Intro:
Grim: You look ridiculous. I said wear a disguise, not a costume.
Fairy: Oh... I thought you said costume. Well, you should be more specific when giving out directions. Anyway, what is this? A furtive, clandestine meeting or something?
Grim:
I need a favor.Fairy: Uh huh, what do you take me for? No, your favors always end badly. You should ask Carl.
Grim: No. No one important can know about this.
Grim: No, I meant no one super special can know about this.
Fairy: Keep diggin'.
Grim: *Sigh* I'm being serious. I can't let anyone who is anyone in on this.
Fairy: Oh, way to talk me into something I don’t even wanna do.
Grim: Look Playalot, I'm desperate.
Playalot: How desperate?
Grim: Desperate desperate. If I wasn't so utterly desperate I wouldn't even be here.
Playalot: Look Grim, you’ve insulted me three times now. I’m really not feeling this.
Grim: What if I told you I know an ‘insider’ in EA’s head office who knows just how to ‘tap’ into all the really big info?
Playalot: Ooooo, ok, now you’ve got me interested. Wow... insider info... sheesh! I'd give my right arm for that!
Grim: *Smirk* Knew it. Well, you do your end of the deal and I’ll personally ‘hook ya up’.

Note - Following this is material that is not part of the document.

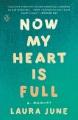 Now my heart is full : a memoir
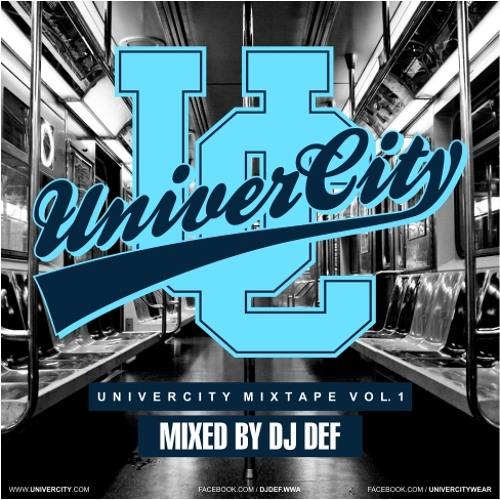 DJ DEF - UniverCity Mixtape Vol.1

Playalot: K. So what do I have to do? Nothing illegal though Grim.
Grim: Look after this sim for me.
Playalot: What's so special about him.
Grim: Nothing.
Playalot: Yeah, right. Come on Grim, spill.
Grim: Play, he's my son.
Playalot: Your... your ... son?
Playalot: Wuuuuuut? Wait, how is that even possible?
Grim: Well, there’s the birds and some bees, a cupid’s drink and a closet...
Playlot: Awww gross.Yuk. TMI... you know what I mean.
Grim: I met someone special. What can I say.
Playalot: Not too much more if you don't mind. Ewww... still having visuals. Ergh.
Grim: Umm... It was an interdimensional timey wimey spacey thingy. Complicated. But look, if the International United Reapers Association find out they’ll reap him... and me.
Playalot: You can be reaped??
Grim: Yep, but that's not important right now. Will you do it?
Playalot: So all I have to do is look after him, teach him some skills an stuff? Right?
Grim: Yep. Whaddya say?
Playalot: OK.. sure, I can do that for you at least.
Grim: Shake to seal the deal.
Playalot: Huh, well least I didn’t need to sign my name in blood.
Grim: Ewww, gross, why would you want to even do that. *shudder* Anyway, it’s a done deal now. So don’t break my trust or I’ll be back for your soul for all eternity.
Playalot: K. See, that’s what I meant...I knew it! There’s always that hidden soul clause.
Grim: Well, ‘bout the rules, it’s all written down here. Whatever you do, don’t break any of the rules or it’s ‘game over’. And don’t tell any one. Not even my son, he doesn’t know how special he is.
Playalot: K... hmmm Alessandro Rastelli. Hmm, nice name.
Playalot: Wait! There’s over 70 pages to read... and it says here 8 generations!!